Mumtotwo82 · 14/11/2019 23:58

Not really an age gap problem . It's the fact it's a friend's son from your group. If it were my friend and she asked what I thought, I would say, if it was me I personally wouldn't go there as too many things could go wrong but I would also say its just my opinion and they are both adults and while yes it might be no bodies business she should be aware there are always consequences and to think through the pros and cons of it all. Whilst I would want a friend to be happy I wouldn't feel right about not warning them about possible pitfalls and how it might make the mum feel uncomfortable ( at the very least at the beginning).

Myimaginarycathasfleas · 15/11/2019 08:43

have an friend, let’s call her A(45) who has an adult son (25). Another friend, B (36)in our group who is single has recently been pretty flirty with the son and had confided in me that he likes her too.

Something has already happened between them.

Also, a lot of posts seem to be assuming that there are deeper feelings involved and this is about whether a proper relationship is appropriate. I'm not sure they're at that point. Could be just sex.

I think she needs a wake up call. Tell her there are plenty of other young men who would have sex with her which wouldn't lead to her losing all her friends.

- _DATASET ENTRIES_
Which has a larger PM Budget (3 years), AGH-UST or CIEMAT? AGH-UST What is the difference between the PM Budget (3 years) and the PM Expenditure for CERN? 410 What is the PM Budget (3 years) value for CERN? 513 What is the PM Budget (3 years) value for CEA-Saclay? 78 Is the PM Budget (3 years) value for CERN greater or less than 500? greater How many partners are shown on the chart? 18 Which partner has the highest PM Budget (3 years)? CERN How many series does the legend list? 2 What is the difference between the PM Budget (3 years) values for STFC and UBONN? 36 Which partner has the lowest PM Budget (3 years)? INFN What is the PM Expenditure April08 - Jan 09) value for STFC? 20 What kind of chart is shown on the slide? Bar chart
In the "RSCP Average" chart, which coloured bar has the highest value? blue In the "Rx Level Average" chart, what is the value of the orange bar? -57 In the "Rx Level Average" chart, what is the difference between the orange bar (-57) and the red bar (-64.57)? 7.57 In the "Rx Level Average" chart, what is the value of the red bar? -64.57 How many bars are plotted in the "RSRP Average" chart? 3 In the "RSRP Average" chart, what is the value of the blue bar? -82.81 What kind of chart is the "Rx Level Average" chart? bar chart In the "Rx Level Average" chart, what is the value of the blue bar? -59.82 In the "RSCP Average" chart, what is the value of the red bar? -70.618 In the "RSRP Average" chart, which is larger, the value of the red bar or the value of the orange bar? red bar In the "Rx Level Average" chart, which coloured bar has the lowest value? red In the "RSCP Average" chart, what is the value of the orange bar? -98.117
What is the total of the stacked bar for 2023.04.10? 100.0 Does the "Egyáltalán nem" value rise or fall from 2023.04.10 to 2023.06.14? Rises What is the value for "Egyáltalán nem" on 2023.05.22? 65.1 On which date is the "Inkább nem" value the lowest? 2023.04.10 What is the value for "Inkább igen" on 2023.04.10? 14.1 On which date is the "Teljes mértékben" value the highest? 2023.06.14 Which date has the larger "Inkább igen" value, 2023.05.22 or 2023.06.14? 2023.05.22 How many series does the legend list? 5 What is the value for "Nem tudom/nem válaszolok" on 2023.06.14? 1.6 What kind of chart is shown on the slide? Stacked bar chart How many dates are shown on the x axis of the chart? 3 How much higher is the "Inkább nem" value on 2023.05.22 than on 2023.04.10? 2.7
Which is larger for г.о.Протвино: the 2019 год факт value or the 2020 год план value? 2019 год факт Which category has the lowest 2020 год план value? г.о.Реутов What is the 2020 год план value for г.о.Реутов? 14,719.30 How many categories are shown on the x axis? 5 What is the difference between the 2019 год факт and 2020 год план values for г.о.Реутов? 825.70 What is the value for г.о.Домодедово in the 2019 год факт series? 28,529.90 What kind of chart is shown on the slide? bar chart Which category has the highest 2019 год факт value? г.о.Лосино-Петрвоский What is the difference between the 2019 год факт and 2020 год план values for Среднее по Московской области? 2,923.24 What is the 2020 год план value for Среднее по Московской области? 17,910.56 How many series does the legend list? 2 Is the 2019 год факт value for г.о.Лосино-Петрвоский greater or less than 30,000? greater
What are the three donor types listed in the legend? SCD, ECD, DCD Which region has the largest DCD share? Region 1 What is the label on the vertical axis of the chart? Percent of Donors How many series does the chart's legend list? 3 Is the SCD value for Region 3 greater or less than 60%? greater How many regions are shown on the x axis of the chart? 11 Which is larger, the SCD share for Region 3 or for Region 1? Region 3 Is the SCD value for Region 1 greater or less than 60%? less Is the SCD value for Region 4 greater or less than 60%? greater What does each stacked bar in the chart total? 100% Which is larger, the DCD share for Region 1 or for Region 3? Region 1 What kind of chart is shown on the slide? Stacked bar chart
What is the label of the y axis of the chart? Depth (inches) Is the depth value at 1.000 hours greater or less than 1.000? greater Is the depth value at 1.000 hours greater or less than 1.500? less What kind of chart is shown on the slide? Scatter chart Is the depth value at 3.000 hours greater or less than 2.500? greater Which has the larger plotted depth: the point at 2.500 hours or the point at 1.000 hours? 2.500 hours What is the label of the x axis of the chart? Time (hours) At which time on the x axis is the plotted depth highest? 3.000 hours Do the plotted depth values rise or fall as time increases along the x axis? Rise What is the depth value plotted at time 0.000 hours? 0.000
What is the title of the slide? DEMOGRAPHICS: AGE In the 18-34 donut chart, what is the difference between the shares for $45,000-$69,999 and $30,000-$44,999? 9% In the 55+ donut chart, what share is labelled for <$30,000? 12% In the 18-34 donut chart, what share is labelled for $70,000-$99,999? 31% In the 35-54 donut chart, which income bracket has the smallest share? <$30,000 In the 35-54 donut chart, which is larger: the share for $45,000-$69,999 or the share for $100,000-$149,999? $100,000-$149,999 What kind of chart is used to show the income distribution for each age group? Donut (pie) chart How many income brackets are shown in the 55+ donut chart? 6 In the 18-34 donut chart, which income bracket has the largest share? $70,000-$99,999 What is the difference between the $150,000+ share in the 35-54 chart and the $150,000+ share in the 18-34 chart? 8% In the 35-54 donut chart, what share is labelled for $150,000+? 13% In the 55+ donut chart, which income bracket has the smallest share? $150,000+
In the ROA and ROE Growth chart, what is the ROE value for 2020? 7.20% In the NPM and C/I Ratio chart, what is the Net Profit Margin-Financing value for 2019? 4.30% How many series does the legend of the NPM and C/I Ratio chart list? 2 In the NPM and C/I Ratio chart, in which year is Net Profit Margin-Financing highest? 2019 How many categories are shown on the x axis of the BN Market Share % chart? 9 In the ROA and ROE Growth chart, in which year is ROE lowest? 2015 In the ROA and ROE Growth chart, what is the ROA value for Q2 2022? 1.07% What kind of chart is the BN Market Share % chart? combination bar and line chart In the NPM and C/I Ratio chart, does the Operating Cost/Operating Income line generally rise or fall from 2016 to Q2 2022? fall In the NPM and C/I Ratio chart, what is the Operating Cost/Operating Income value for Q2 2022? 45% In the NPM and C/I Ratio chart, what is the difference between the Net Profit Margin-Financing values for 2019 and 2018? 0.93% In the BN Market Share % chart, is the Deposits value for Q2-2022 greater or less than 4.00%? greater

- _EXERCISES_
[1] In the forum thread about a friend's son, how old is the single friend called B?
[2] Please continue the forum thread about a friend's son from where it stops.
The items are not needed for this work.

- _RESPONSES_
[1] B is 36.

[2]
nocluewhattodoo · 15/11/2019 08:51

Eurgh I'd not want to be friends with someone who wanted to shag their mates offspring who they knew as a teenager. There are billions of other men to chose from, why try and get involved with a friend's child?!

Sandals19 · 15/11/2019 09:14

we have all known the son since he was 16.

Ewwww.

Friend needs to develop some appropriate boundaries/not be such a desperado.

Uugh I thought only men acted like this. (Apart from iris Robinson here in NI).

Sandals19 · 15/11/2019 09:16

Eurgh I'd not want to be friends with someone who wanted to shag their mates offspring who they knew as a teenager. There are billions of other men to chose from, why try and get involved with a friend's child?!

Exactly.

Plus the likelihood it'll turn into anything other than a fling is high and she's going to put her friend through that level of ick for nothing. If she loses the friendship, it'll be totally understandable.

Sandals19 · 15/11/2019 09:19

She sounds only a short distance away from the female teachers who end up getting nvolved with make students.

The "you don't go there" in her brain is not working. Is she generally foolish, silly, impulsive, with poor boundaries, not able to see wider picture?

Sandals19 · 15/11/2019 09:20

*not turn into

Bluntness100 · 15/11/2019 09:26

This is difficult. It's risky but could all work out. I'd decline to advise, but I would recommend speaking to his mother if it's going to go anywhere. Which in itself is seriously awkward.

CripsSandwiches · 15/11/2019 09:53

If it's just a fun flirtation/possible fling I think she's mad to pursue it when it will almost certainly end or seriously impact her friendship.

Damntheman · 15/11/2019 11:20

This is pretty gross to me. She's known him since he was a child, that's not okay!

If B goes for this, then she will ruin her friendship with A. It'll never be the same. I'd struggle (and may not ever) forgive a friend for sleeping with my (adult) child. Frankly if she chooses starting something up with this lad above considering the feelings of a long-term friend I'd be concerned about her ability to empathise.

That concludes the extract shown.